November thoughts

I’ve had the urge to post on this blog more often, so I’m just running with it.

There might be a new (and short-lived) series hitting your screens/faces in the near future. (Hint: it includes more mirror self-portraits, because I am never not thinking about my wardrobe.)

I LOVE DAYLIGHT SAVINGS TIME! Some people think it’s awful, but I kiss the air and dance for joy and generally talk about it every day during the weeks before and after because WAKING UP WITH THE SUN IS MY FAVORITE!  Yes, walking home from work in the dark is rough, but I find it breaks my day into two clear-cut segments – it’s already dark when I’m home, so the setting sun doesn’t confuse my hunger or sleepiness. I just turn on my Happy Lamp (that’s really what it’s called) and work on projects.

Since I’ve never once had a desire to write a whole dedicated post about my double vision, I’ll sneak it in here – yes, I still have double vision.
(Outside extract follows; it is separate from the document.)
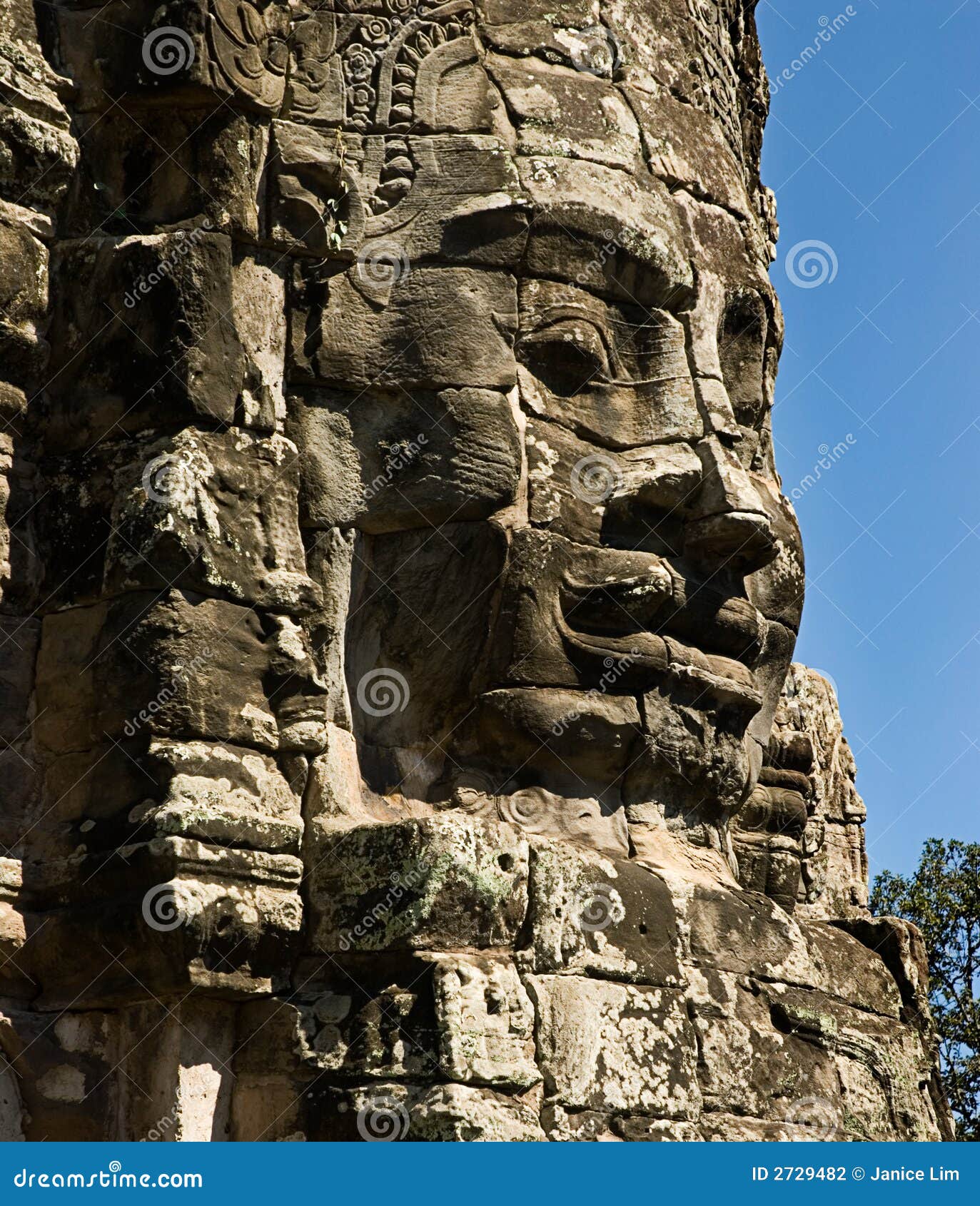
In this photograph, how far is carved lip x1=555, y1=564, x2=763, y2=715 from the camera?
260 inches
I know. I KNOW THAT IS CRAZY. It’s been over two years now. Bringing it up is like opening a whole can of worms, but I’ve made peace with some of those worms in the past year. I’m not okay with how awful the medical industry is, and how I’m expected to be my own champion through this whole ordeal, and somehow it’s my job, as the layman, with a highly personal and conceptual idea of the problem, to help these highly-educated and logical professionals understand this journey WHEN I ALREADY SENT THEM A CHART WITH PAGES AND PAGES EXPLAINING THE PROCESS IN MEDICAL LANGUAGE.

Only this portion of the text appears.